The story goes… A king, whose name I already forgot, commissioned a Virgin Mary statue made of pure gold to be made and place on his grave so that she would watch over him in his afterlife. However, he was an unkind ruler during his reign. He drove out non-Catholics and burnt the rest alive on the accusations of witchcraft. 2 days after his coffin was laid, citizens broke into the church where he laid to steal the statue and hid it in another church. Many years later, his son, whose name I also forgot, was running away from the Swedish army when they ‘invaded’. Apparently they barely made a dent on Munich because they loved it here so much they just came over to occupy in peace while the useless ruler is gone. Meanwhile, the latter was at the top of a mountain in Salzburg, drinking BEER. We later learnt that BEER is the cause of many things in Munich’s history.

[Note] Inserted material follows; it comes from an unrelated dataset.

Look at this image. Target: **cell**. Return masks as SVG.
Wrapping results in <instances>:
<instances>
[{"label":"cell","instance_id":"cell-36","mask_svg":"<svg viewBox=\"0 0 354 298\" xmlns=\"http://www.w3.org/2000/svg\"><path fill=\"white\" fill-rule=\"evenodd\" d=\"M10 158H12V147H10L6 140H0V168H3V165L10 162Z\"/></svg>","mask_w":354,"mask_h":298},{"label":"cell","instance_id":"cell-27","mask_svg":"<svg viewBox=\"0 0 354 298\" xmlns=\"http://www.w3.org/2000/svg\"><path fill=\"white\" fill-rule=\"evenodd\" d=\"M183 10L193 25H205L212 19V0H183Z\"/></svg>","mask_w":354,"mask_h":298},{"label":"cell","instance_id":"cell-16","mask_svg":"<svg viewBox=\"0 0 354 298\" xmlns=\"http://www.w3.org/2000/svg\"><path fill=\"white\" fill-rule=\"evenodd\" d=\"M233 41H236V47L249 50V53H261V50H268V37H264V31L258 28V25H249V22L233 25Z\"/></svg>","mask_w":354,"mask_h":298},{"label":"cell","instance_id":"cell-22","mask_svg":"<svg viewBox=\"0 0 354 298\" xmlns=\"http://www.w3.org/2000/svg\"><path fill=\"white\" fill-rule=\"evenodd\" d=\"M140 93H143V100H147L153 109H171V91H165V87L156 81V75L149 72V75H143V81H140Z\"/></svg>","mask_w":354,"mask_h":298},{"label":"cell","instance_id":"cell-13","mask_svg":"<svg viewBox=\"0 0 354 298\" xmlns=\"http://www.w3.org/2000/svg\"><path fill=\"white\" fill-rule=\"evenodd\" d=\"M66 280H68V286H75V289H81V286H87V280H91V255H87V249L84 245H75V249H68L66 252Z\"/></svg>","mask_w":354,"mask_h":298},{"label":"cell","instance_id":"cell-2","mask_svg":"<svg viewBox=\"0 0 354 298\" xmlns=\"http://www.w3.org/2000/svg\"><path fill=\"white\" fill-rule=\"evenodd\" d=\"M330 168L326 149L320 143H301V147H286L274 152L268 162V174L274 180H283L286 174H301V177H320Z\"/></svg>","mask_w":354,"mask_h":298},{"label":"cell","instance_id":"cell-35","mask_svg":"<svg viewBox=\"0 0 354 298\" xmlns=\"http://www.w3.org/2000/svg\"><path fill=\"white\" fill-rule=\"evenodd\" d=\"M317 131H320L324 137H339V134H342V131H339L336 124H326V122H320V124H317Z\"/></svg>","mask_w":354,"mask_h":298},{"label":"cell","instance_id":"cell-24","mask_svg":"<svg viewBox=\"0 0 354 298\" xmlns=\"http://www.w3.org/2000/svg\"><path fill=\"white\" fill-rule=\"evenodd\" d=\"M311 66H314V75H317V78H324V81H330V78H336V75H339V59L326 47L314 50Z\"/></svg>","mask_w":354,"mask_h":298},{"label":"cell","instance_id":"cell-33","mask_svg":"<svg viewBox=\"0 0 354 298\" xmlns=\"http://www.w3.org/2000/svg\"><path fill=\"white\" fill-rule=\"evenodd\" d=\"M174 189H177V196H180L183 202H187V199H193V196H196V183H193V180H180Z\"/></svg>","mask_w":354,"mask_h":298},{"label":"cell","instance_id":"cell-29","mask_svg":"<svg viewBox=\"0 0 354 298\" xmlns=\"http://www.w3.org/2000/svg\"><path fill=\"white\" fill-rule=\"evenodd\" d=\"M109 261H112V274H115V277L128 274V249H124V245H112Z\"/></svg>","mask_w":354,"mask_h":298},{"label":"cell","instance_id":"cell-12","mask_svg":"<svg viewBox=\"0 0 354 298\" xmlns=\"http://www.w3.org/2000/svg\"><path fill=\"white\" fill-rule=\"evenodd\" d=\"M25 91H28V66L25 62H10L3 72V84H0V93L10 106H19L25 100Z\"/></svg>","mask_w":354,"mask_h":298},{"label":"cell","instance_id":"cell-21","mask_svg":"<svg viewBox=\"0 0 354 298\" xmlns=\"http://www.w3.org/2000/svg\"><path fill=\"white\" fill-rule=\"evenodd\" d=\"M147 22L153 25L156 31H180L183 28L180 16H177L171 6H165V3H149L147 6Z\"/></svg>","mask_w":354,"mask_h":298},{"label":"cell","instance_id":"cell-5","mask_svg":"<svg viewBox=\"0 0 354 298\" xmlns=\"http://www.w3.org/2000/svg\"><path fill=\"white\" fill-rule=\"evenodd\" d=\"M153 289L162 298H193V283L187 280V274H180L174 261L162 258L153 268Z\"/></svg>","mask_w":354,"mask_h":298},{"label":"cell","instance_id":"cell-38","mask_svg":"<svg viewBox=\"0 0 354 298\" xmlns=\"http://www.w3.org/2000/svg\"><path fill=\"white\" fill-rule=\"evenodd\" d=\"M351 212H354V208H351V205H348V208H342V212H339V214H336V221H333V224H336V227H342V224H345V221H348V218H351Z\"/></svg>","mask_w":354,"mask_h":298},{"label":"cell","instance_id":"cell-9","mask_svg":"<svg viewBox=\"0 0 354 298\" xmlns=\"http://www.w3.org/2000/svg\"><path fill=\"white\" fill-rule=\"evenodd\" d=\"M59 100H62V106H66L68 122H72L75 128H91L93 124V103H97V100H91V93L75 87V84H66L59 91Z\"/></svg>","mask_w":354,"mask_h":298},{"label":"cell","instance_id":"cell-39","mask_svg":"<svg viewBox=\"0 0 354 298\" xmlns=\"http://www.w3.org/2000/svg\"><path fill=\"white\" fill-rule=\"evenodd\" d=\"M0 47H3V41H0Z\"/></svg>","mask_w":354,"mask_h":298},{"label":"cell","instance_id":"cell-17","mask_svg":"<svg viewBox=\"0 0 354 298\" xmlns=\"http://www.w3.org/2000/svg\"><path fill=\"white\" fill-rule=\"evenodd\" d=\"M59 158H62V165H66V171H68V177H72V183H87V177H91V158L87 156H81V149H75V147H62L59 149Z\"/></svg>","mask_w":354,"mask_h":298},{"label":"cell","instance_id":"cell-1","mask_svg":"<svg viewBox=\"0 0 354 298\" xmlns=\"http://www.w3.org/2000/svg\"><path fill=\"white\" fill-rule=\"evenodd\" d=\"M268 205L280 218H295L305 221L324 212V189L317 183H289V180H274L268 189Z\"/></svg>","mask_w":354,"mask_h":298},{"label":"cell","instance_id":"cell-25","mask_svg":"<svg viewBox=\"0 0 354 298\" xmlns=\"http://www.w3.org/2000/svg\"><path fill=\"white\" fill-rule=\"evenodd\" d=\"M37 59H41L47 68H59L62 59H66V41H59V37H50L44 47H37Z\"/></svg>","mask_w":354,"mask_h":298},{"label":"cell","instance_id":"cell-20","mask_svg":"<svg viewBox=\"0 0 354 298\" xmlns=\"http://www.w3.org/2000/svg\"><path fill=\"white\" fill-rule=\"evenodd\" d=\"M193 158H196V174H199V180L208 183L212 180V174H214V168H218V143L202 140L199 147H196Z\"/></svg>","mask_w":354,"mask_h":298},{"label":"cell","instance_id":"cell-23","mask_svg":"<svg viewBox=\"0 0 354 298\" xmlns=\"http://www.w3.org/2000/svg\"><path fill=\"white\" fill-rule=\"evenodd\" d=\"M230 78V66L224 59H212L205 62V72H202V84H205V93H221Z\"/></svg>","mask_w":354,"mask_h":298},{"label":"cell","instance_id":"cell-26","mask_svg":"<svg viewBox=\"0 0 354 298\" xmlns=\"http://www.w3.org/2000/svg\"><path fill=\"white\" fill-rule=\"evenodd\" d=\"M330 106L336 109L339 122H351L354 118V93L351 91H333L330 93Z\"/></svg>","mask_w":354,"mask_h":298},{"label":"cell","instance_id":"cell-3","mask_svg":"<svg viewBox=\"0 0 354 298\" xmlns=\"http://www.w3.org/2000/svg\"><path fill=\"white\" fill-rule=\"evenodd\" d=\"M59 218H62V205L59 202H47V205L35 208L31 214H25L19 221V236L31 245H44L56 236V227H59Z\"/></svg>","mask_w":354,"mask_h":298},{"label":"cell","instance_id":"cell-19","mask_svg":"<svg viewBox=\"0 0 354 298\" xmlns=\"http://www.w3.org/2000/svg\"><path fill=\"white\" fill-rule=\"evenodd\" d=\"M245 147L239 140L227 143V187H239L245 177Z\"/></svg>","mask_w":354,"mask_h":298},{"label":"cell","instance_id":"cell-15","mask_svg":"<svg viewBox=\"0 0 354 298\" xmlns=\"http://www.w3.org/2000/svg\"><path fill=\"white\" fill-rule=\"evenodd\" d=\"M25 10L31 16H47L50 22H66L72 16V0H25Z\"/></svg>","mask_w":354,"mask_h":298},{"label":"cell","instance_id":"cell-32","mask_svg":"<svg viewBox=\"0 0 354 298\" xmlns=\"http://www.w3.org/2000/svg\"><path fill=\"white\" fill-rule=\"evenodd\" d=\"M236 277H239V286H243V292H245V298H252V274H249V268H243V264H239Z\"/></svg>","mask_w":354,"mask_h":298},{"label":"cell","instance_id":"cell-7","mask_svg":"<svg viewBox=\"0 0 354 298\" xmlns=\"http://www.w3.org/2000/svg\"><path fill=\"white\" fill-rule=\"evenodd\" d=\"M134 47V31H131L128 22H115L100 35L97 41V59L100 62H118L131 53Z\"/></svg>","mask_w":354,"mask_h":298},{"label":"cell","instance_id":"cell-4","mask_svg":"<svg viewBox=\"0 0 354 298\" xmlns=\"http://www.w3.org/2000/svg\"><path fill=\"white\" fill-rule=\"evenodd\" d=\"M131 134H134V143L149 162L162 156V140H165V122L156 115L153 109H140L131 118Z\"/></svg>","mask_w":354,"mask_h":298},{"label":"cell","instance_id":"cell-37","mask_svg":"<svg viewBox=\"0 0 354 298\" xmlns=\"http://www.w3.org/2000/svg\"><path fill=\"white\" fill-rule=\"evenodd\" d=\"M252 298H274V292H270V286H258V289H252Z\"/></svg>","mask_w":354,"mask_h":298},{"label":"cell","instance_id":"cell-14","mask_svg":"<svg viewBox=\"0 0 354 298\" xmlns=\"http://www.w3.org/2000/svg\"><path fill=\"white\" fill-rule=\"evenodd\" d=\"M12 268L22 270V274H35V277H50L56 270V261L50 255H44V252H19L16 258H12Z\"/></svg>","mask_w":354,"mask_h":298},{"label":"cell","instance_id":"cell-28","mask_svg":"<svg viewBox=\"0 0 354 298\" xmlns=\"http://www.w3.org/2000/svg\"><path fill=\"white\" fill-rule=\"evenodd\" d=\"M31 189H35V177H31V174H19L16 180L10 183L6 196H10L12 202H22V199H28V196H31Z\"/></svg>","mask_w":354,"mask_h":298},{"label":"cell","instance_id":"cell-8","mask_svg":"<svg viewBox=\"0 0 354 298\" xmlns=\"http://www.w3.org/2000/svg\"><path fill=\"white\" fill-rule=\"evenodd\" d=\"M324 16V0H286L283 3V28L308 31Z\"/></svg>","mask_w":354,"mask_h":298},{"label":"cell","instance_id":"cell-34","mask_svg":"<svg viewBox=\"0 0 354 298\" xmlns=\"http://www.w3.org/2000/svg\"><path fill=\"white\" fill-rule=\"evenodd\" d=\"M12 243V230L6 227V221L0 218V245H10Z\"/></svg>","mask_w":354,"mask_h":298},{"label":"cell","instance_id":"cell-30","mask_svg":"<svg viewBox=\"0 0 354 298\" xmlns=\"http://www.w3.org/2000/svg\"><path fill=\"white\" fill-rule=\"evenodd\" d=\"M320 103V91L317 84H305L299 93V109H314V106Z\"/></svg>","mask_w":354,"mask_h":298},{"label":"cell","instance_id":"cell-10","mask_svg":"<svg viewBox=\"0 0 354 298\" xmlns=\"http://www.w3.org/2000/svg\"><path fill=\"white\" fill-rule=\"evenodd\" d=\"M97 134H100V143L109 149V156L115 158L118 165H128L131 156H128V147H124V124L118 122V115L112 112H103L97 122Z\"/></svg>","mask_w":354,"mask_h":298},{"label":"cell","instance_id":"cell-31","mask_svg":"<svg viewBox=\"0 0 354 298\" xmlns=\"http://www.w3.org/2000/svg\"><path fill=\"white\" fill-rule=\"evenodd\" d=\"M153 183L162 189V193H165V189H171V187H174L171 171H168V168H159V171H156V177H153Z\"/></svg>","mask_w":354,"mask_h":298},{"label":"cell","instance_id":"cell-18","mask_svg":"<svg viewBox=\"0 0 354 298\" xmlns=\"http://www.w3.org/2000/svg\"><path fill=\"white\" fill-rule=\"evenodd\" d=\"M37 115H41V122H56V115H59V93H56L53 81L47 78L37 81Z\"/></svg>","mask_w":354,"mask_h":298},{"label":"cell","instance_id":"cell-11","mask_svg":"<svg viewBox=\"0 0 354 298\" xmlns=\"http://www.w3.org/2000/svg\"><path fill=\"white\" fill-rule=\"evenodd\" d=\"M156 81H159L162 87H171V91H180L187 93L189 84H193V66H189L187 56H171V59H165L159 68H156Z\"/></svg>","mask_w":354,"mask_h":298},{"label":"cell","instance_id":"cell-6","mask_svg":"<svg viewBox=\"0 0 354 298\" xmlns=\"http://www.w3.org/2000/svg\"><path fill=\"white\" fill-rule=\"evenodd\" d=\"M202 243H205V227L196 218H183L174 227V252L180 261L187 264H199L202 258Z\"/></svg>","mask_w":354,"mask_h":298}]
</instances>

The Swedish finally left after 2 years when Munich people bribed them with money, and because they didn’t have enough gold, beer as well was used as bribery. The useless ruler came back and claimed that because he was praying for the well being of Munich when he was in the alps, a golden statue of him should be erected. Of course the citizens didn’t buy into his lies and even if it were true, they argued, Virgin Mary is Munich’s saviour. Conveniently, they had a golden statue of her and so they decided to put her on a column on Marienplatz, which derived its name like this. It was used to be called market square because there was a market here.
Back to the tour, Marcin was saying all these above the loud bells and everyone around is were taking videos and snapping photos. However, he assured us that the people in the clock will not move for another 5 minutes and it was true! When they did, he explained to us the story behind it. Munich has many stories Hahaha…

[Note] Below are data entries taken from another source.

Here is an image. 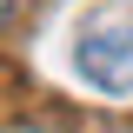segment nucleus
<instances>
[{
    "label": "nucleus",
    "mask_w": 133,
    "mask_h": 133,
    "mask_svg": "<svg viewBox=\"0 0 133 133\" xmlns=\"http://www.w3.org/2000/svg\"><path fill=\"white\" fill-rule=\"evenodd\" d=\"M80 73L100 87V93L133 100V20H100L80 40Z\"/></svg>",
    "instance_id": "1"
},
{
    "label": "nucleus",
    "mask_w": 133,
    "mask_h": 133,
    "mask_svg": "<svg viewBox=\"0 0 133 133\" xmlns=\"http://www.w3.org/2000/svg\"><path fill=\"white\" fill-rule=\"evenodd\" d=\"M0 20H7V0H0Z\"/></svg>",
    "instance_id": "2"
}]
</instances>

The glockenspiel depicted the wedding of the nasty, exclusive king that we talked about earlier. People danced around them and even a fight between a Bavarian and a Salzburg soldier were depicted. Guess who won?
The part below that depicted the times when bubonic plague struck Munich. Men in tights were asked to dance and hop in public to convince citizens that it is safe to come out (if not it spells disasters for beer houses in the past). Clowns go around pelvic thrusting and painting lead paint on children’s nose…. Well…

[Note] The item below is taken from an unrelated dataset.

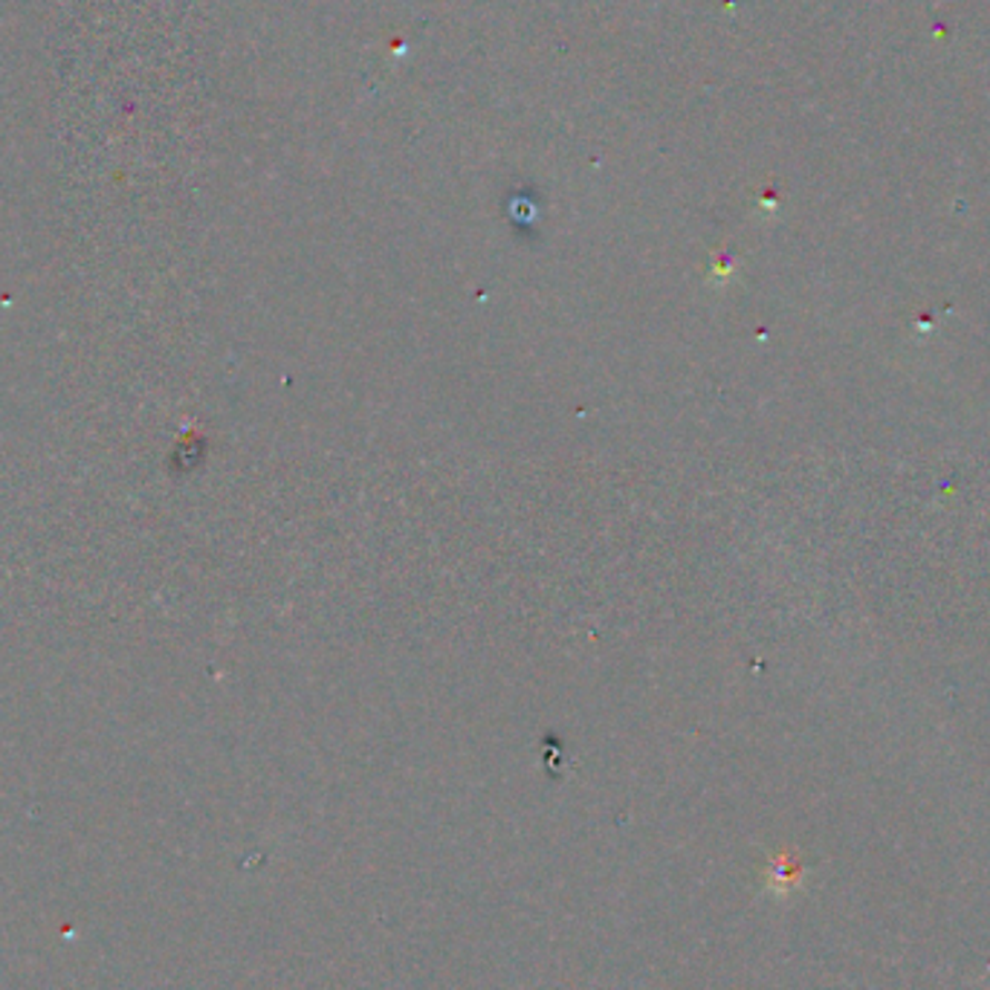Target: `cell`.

And at the end of it, a golden rooster flapped it’s wings and cuckooed but most people already left besides us. Marcin told us to stay because not many people knew about this finale.
So the attraction which is voted by the world for being the second most overrated attraction was actually pretty interesting because Marcin explained to us the elements in its 15 minute chime.
Later we went over to the St Peter’s Church, which belonged to a group of tax evading, drunken monks. And why we say this, is because after WWII, when most part of the church is destroyed, they excavated the layers beneath the original church and found that the earliest piece of archaeological artefact was a tax document. And on it, it documented that yes, these monks made beer from over a thousand years ago and underreported the number of monks living in the monastery so as to evade taxes. But they were later exposed by citizens living in the area… LOL.
Moving on, this church is also the oldest in Munich and YS and I even found time in the afternoon to go up to its bell tower for a panoramic view of the city! ^^
Our tour guide then pointed us to a cannonball (not cannibal, he emphasised) lodged at the edge of a window of the church. It was bombed by Austria and later dislodged during the chaos of WWII. A doctor picked it up, kept it for a few years, and returned it just when they were reconstructing the parts which were ruined. And because many photographers were hired to take detailed pictures of Munich’s architecture before it was bombed by the Americans, they managed to find out where this cannon ball belonged to.
Trust me, we heard many other bizarre things about Munich.
Such as how the bell tower has 8 clocks is made into a joke about Germans’ over-punctuality.